Conservatives hailed Bush's two appointments to the Supreme Court. In 2005, John Roberts, who had served in the Reagan and George H. W. Bush administrations, was named chief justice. Bush then replaced the moderate Sandra Day O'Connor with Samuel A. Alito, a staunch conservative who won confirmation by a narrow margin. While the Court stood up to the administration in rulings on the rights of accused terrorists, it tilted right on cases concerning abortion, gun control, sex discrimination in employment, campaign financing, and regulation of business.

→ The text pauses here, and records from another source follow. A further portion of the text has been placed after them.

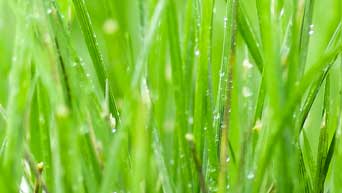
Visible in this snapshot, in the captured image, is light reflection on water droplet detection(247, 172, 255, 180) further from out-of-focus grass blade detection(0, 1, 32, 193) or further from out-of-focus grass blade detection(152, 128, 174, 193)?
out-of-focus grass blade detection(0, 1, 32, 193)

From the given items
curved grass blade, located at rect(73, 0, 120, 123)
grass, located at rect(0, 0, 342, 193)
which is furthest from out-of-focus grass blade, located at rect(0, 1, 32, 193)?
curved grass blade, located at rect(73, 0, 120, 123)

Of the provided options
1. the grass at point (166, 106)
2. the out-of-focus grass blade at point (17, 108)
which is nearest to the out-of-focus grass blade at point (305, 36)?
the grass at point (166, 106)

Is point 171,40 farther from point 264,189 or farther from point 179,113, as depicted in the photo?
point 264,189

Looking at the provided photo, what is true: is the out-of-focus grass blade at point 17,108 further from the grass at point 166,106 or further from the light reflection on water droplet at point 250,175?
the light reflection on water droplet at point 250,175

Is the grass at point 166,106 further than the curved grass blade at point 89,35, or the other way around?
the curved grass blade at point 89,35

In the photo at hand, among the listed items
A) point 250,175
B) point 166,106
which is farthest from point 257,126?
point 166,106

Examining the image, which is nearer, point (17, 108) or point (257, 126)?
point (17, 108)

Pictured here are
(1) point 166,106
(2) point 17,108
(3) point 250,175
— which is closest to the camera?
(2) point 17,108

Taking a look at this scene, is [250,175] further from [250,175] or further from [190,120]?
[190,120]
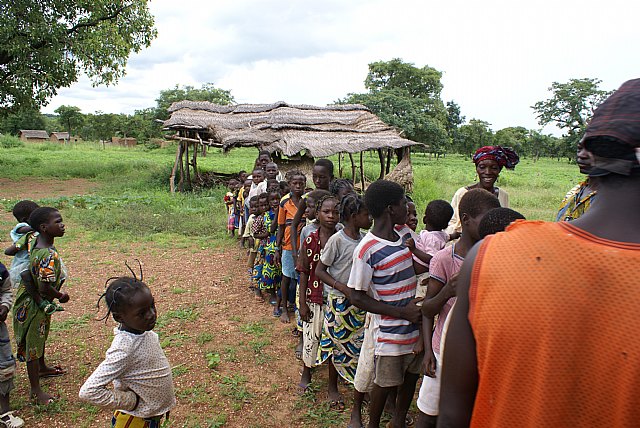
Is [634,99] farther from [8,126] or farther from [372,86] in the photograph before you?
[8,126]

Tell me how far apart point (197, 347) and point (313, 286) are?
1450 millimetres

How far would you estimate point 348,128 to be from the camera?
13891 mm

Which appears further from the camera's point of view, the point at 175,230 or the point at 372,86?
the point at 372,86

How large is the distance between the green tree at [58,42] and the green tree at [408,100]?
13.5 m

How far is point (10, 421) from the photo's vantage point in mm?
2752

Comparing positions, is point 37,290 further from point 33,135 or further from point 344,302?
point 33,135

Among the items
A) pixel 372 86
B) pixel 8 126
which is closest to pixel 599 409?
pixel 372 86

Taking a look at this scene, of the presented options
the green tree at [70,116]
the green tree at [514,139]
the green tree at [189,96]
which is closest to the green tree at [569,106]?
the green tree at [514,139]

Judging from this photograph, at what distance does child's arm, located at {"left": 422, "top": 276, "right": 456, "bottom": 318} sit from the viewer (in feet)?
6.53

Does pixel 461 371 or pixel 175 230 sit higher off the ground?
pixel 461 371

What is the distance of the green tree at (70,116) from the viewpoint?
154 feet

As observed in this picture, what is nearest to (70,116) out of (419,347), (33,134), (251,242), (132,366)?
(33,134)

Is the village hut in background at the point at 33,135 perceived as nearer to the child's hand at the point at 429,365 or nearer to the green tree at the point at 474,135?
the green tree at the point at 474,135

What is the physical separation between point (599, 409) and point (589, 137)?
55cm
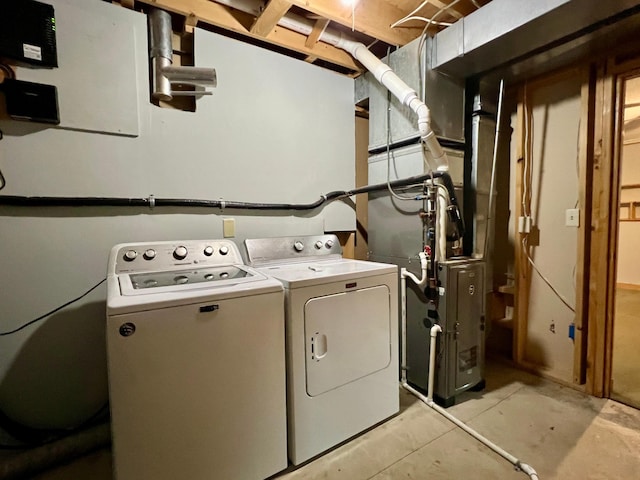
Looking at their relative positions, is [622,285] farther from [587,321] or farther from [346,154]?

In contrast to the partisan conflict over judicial appointments and tax and environmental policy, Bush won bipartisan support for the No Child Left Behind Act of 2002, marking the first substantial expansion of the federal government in public education since the 1960s. Promising to end, in Bush's words, "the story of children being just shuffled through the system," the law required every school to meet annual testing standards, penalized failing schools, and allowed parents to transfer their children out of such schools. As states struggled to finance the new standards, school officials began to criticize the one-size-fits-all approach, and they pointed to family and community impoverishment as sources of student deficiencies.

No Child Left Behind Act

2002 legislation championed by President George W. Bush that expanded the role of the federal government in public education. The law required every school to meet annual testing standards, penalized failing schools, and allowed parents to transfer their children out of such schools.

The Bush administration's second effort to co-opt Democratic Party issues constituted what the president hailed as "the greatest advance in health care coverage for America's seniors" since Medicare became law in 1965. In 2003, Bush signed a bill authorizing prescription drug benefits for the elderly and also expanding the role of private insurers in the Medicare system. Most Democrats opposed the legislation, charging that it subsidized private insurers with federal funds, banned imports of low-priced drugs, and prohibited the government from negotiating with drug companies to reduce prices. The law was a boon to the elderly, but medical costs overall continued to soar, and the number of uninsured Americans surpassed forty million in 2008.

One domestic undertaking of the Bush administration found little approval anywhere: its handling of Hurricane Katrina, which in August 2005 devastated the coasts of Alabama, Louisiana, and Mississippi and ultimately resulted in some fifteen hundred deaths. The catastrophe that ensued when the levees in New Orleans broke, flooding 80 percent of the city, shook a deeply rooted assumption held by Americans: that government owed its citizens protection from natural disasters. New Orleans residents who were too old, too poor, or too sick to flee the flooding spent anguished days waiting on rooftops for help; wading in filthy, toxic water; and enduring the heat, disorder, and lack of basic necessities at the convention center and Superdome, where they had been told to go for safety and protection. "How can we save the world if we can't save our own people?" wondered one Louisianan. Thousands of volunteers rushed to help, and millions more opened their pocketbooks to aid the victims. Yet the immense private generosity and the superb response of a few groups, such as the U.S. Coast Guard and the Louisiana Department of Wildlife and Fisheries, could not make up for the feeling that the nation had failed some of its citizens when they needed it most. Since so many of Katrina's hardest-hit victims were poor and black, the disaster also highlighted the injustices and deprivations remaining in American society.